Hunter Morgan

 
 
 

“I’ll never forget my 15th birthday, my dad got me flying lessons. I even got to do the take-off.”

 
 

I’m right in the middle of doing possibly the coolest thing I’d ever done and the pilot asks me if I’m ready for a stall test. I ask what that is. The pilot just looks over at me and smiles. He begins to tilt the plane upward until the engine started to stall and then flipped off all of the power switches in the plane. The engine noise stopped, the propellers slowed, and I quickly realized my experience was about to change.

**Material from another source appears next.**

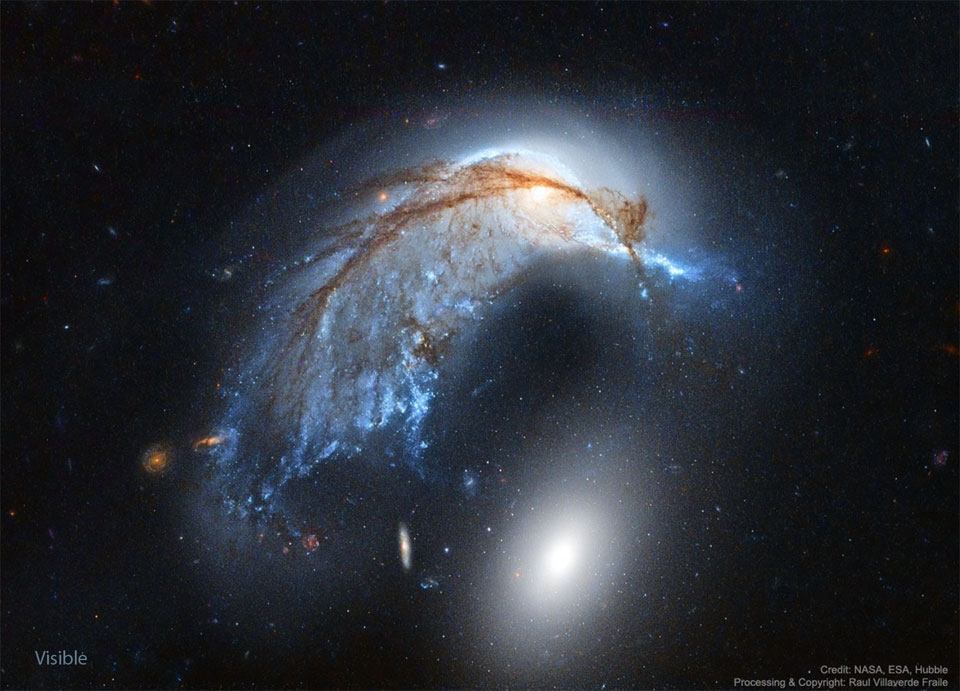 Two large interacting galaxies are shown. The upper
galaxy, has significant internal structure and is curved
over the lower galaxy which is a featureless oval.
Please see the explanation for more detailed information.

We literally dropped backwards out of the sky and nosedived. Plummeting down at full speed with no control, all I could do scream every obscenity my adolescent brain could still remember, at the top of my lungs. The pilot is just laughing. After he’d gotten his fill of my screams and curses, he very calmly proceeded to pull the plane back up, adjust some dials, and even out the descent so that we were gliding down instead of plummeting. He explained to me that what he did was a common safety drill, he had done it a hundred times, and that he was required to know how to land a plane this size without using the engine.

When my heart finally stopped pounding, I knew one thing. I never wanted to be the one screaming curse words when something goes wrong ever again. I never wanted to feel that helpless again. I wanted to be the guy that could sit back and laugh, because he knew what was happening, and what needed to be done.